Au-delà, il faudra instaurer un dispositif de déclaration d’intérêts – à l’exclusion des intérêts moraux, intellectuels, politiques, religieux ou associatifs, qui relèvent de la sphère purement privée – pour les titulaires de responsabilités particulières, déposées auprès d’une autorité de déontologie, et définir quelle publicité doit être donnée à cette déclaration en fonction des missions exercées.

Pour les agents publics, la prévention des conflits d’intérêts passera par un renforcement tant des règles applicables au passage entre le public et le privé  comme entre le privé et le public, que des règles de procédure garantissant leur déontologie, en réglementant l’acceptation des cadeaux et des invitations, ce qui accroîtrait la culture de la prévention du conflit dont la France est trop dépourvue. Il faut que les décideurs se posent systématiquement des questions aujourd’hui inhabituelles, de manière  à s’abstenir  de connaître des dossiers dans lesquelles ils détiennent des intérêts personnels : que puis faire ? Que puis-je accepter ? De qui ? Que dois-je refuser ? Devra être établi un recueil des obligations déontologiques dans toutes les professions et fonctions soumises au risque de conflits d’intérêts, y compris pour les élus, les universitaires et les magistrats, avec des conséquences disciplinaires en cas de méconnaissance de ces prescriptions, de manière à éviter par exemple qu’un membre du Conseil d’Etat (en l’occurrence Arno Klarsfeld) appelle impunément, en se prévalant de sa qualité professionnelle, à voter pour celui des candidats à l’élection présidentielle qui l’a nommé conseiller d’Etat, alors que la toute récente Charte de déontologie des membres de la juridiction administrative réitère l’obligation de réserve qui leur est applicable.
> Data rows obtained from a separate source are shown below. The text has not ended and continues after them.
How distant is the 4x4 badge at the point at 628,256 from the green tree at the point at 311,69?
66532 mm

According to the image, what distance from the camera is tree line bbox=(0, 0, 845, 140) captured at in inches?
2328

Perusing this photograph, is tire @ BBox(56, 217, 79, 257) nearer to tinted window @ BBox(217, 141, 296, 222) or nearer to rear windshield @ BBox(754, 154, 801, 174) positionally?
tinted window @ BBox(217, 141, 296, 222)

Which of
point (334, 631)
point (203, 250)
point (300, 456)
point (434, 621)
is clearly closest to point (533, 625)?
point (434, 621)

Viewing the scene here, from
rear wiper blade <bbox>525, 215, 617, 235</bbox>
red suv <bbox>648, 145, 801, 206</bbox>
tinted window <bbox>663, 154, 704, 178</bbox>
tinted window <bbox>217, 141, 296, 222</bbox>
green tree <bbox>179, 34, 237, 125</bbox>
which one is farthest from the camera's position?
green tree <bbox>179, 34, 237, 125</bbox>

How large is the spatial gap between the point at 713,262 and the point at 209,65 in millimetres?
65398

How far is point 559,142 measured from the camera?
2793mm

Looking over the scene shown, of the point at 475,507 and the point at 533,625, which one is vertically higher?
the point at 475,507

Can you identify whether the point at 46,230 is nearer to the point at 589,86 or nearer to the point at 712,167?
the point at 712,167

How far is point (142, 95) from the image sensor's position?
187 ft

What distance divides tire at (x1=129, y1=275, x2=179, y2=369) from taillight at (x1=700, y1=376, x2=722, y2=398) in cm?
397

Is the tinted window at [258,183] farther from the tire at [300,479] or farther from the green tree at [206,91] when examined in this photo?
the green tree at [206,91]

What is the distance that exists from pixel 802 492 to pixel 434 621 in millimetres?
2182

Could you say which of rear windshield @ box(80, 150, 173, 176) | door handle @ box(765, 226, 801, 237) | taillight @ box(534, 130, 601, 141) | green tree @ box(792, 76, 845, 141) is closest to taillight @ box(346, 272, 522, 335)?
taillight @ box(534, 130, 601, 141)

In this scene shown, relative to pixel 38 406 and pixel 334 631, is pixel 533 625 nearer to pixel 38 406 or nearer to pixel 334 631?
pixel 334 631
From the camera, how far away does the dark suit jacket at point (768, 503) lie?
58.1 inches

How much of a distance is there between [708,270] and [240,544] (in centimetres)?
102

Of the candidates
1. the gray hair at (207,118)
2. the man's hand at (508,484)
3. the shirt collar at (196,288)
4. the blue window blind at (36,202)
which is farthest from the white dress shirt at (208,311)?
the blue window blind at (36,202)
Cette architecture institutionnelle, normative et incitative de la déontologie et de la prévention des conflits d’intérêts ne serait pas prioritairement pénale, mais avant tout préventive, et chercherait à instituer une culture de la moralité publique pour faire en sorte de restaurer la confiance que les citoyens doivent avoir dans leurs représentants, dans la certitude que ceux-ci agissent pour l’intérêt général et non dans le sens d’un intérêt personnel ou privé, et que les institutions qui nous régissent fonctionnent correctement.

Pour le club Droits, Justice et Sécurités : Christine Lazerges, présidente, Soraya Amrani-Mekki, Pascal Beauvais, Paul Cassia, Raphaële Parizot et Thomas Clay, professeurs de droit ; Jean-Pierre Dintilhac, Gilbert Flam, Paul Huber et Pierre Lyon-Caen, magistrats ; Frédérique Cassereau, Pierre de Combles de Nayves, Caroline Diot et Sabrina Goldman, avocats.